Tasks:
**A)** From the conference abstract, rewrite the passage starting at "Paper Number: 129855" and ending at "to wave breaking.", substituting "smoothing filter" for "Savitzky-Golay filter".
**B)** According to the conference abstract, which two methods are used to account for energy dissipation due to wave breaking?

Session: 08-06-01 non-presentations

Paper Number: 129855

129855 - A Unified Numerical Tool for Integrated Wind-Wave-Current-Structure Interaction Simulations 

This work presents advancements in our fully nonlinear near- and far-field coupling numerical model designed for marine and offshore simulations. A new wind-wave interaction module has been incorporated into the far-field Higher-Order Spectral (HOS) solver, enabling sophisticated nonlinear modeling of wind-wave-current interactions. To address potential numerical instabilities arising from the wind effect, both Tian's wave breaking model and a Savitzky-Golay filter are employed to account for energy dissipation due to wave breaking.

The resulting near- and far-field coupling solver provides engineers with an integrated numerical tool for conducting unified simulations of wind-wave-current-structure interactions. This novel tool offers several advantages over traditional numerical approaches. Firstly, it demonstrates enhanced efficiency as the GPU-accelerated HOS solver handles wave propagation in the large far field, while the expensive viscous Computational Fluid Dynamics (CFD) simulation for fluid-structure interaction (FSI) is confined to a smaller near field, significantly reducing CPU time. Secondly, it enables on-site CFD simulations for a specific structure in a chosen ocean location. Thirdly, it provides engineers with flexibility to freely modify the location or number of structures by relocating, inserting, or removing near fields containing structures.

As a demonstration, we simulate two moored floating offshore wind turbines (FOWTs) placed in different locations within a large wave field. The tool is employed to study wind and wake effects in detail.

Presenting Author: Xin Lu Institute of High Performance Computing (IHPC)

Presenting Author Biography: Dr. Lu Xin is a Principle Scientist in the Institute of High Performance Computing (IHPC), a research institute under the ASTAR of Singapore. His current main research fields include FSI in multiphase flows and parallel & GPU computing.

Authors:

Xin Lu Institute of High Performance Computing (IHPC)
My Ha Dao Institute of High Performance Computing (IHPC)

Stored data:

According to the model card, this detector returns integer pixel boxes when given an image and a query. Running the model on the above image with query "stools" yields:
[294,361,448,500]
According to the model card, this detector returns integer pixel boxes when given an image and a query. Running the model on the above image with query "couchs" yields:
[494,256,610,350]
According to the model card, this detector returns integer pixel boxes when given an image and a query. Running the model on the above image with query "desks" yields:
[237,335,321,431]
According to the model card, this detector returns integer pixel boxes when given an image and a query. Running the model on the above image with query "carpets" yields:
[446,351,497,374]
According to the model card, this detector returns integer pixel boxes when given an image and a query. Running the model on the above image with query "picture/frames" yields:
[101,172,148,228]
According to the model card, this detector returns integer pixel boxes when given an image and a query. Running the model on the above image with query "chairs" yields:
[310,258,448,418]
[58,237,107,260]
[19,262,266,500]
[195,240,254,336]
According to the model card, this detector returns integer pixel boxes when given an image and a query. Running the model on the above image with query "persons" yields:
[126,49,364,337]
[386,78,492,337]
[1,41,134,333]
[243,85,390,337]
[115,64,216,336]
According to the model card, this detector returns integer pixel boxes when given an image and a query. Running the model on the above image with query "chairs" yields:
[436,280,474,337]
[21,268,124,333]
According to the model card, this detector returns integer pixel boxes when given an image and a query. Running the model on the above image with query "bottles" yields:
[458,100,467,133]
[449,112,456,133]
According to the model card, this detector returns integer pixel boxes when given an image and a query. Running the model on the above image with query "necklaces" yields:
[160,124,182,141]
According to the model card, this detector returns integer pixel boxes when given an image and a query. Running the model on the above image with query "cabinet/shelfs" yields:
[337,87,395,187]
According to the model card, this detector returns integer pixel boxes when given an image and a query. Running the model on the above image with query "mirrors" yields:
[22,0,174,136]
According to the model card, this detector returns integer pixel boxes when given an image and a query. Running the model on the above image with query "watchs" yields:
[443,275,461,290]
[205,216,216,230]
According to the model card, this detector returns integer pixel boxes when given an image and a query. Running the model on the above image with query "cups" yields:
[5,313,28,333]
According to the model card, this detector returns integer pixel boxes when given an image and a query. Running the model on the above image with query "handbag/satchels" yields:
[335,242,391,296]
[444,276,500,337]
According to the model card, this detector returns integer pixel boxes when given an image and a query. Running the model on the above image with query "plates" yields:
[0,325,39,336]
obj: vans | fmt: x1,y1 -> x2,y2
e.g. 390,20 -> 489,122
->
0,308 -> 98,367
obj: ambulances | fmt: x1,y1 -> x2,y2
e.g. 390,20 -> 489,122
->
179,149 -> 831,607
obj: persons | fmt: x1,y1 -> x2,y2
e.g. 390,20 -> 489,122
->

Solved tasks:
**A)**
Paper Number: 129855

129855 - A Unified Numerical Tool for Integrated Wind-Wave-Current-Structure Interaction Simulations 

This work presents advancements in our fully nonlinear near- and far-field coupling numerical model designed for marine and offshore simulations. A new wind-wave interaction module has been incorporated into the far-field Higher-Order Spectral (HOS) solver, enabling sophisticated nonlinear modeling of wind-wave-current interactions. To address potential numerical instabilities arising from the wind effect, both Tian's wave breaking model and a smoothing filter are employed to account for energy dissipation due to wave breaking.

**B)** Tian's wave breaking model and a Savitzky-Golay filter.